Segment Start: DATA

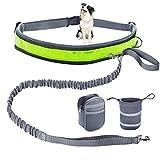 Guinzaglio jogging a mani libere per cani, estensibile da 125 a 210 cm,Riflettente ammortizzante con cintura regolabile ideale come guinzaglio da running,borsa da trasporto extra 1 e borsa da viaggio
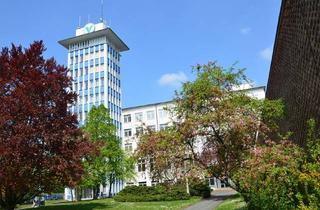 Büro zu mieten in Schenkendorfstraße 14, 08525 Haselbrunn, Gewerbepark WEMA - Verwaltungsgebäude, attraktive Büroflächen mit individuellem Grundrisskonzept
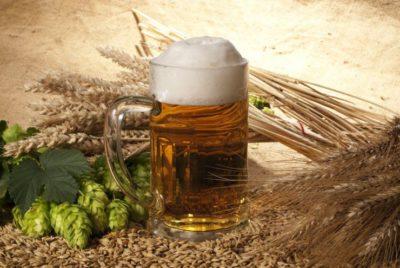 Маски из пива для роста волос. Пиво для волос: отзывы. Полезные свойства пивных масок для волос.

Segment End: DATA
Segment Start: DATA

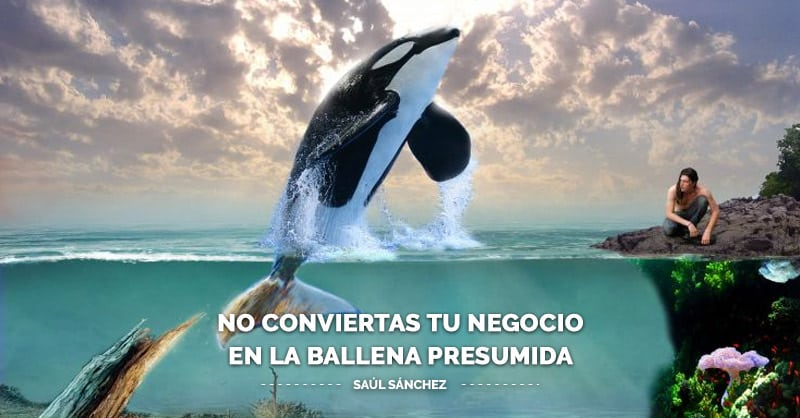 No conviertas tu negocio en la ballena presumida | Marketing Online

Segment End: DATA

WHAT IS REQUIRED
Start with the line with "Guinzaglio jogging a" in the listing above and stop after the line with "Büro zu mieten". Write out exactly the lines in that stretch and no others, without pictures.

SOLUTION TO THIS TASK
 Guinzaglio jogging a mani libere per cani, estensibile da 125 a 210 cm,Riflettente ammortizzante con cintura regolabile ideale come guinzaglio da running,borsa da trasporto extra 1 e borsa da viaggio
 Büro zu mieten in Schenkendorfstraße 14, 08525 Haselbrunn, Gewerbepark WEMA - Verwaltungsgebäude, attraktive Büroflächen mit individuellem Grundrisskonzept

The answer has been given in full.